源頼政(みなもとのよりまさ)
参考文献:日本の歴史
源頼政は、平安時代末期の摂津源氏の武将、歌人。源仲政の長男。それまで正四位下を極位としていた源氏としては突出した従三位に叙せられたことなどから、源三位頼政といわれることが多い。また、父と同じく馬場を号とし馬場頼政(ばばのよりまさ)ともいう。
生涯
摂津源氏の中において、本拠地の多田を基盤とする多田源氏系に対して、摂津国渡辺を基盤とし、当地の滝口武者の一族である嵯峨源氏の渡辺氏を郎党にして大内守護(皇室警護の近衛兵、親衛隊のようなもの)の任に就き、摂津源氏の嫡流。
1156年(保元元)の保元の乱では後白河天皇に属し、1159年の平治の乱では河内源氏の源義朝と共に参陣するが、源氏嫡流の摂津源氏の嫡統として独自行動をとり、大内守護として天皇を奉じる平清盛陣営に参加する。この功績で1178年(治承2年)には従三位にすすむ。別名の源三位頼政の由来はこれにある。
ただし、実は清盛は頼政の階位について完全に失念しており、そのため長らく正四位であった頼政が、
「のぼるべきたよりなき身は木の下に 椎(四位)をひろひて世をわたるかな」
という和歌を詠んだところ、清盛は初めて頼政が正四位に留まっていたことを知り、従三位に昇進させたという。
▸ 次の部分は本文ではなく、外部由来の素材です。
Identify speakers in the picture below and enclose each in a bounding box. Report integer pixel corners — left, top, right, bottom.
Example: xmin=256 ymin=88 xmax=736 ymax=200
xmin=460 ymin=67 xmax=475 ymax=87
実に頼政74歳にしての昇進であった。
平治の乱で源義朝は敗れ、河内源氏は四散し全国に雌伏するが、その中において摂津源氏の頼政は、唯一、源氏として存在し、源氏の長老として、河内源氏の遺児たちを養子に迎え、源氏の血脈を守る。1180年に後白河法皇皇子の以仁王の令旨に従い、伊勢平氏の平清盛一族打倒の最初の挙兵を嫡子で前伊豆守の源仲綱や源宗綱らと共に行い宇治にて討ち死。
末子の源広綱や、仲綱の子の源有綱は知行国の伊豆国にいたため生き残り、伊豆で挙兵した河内源氏の源頼朝の幕下に参加する。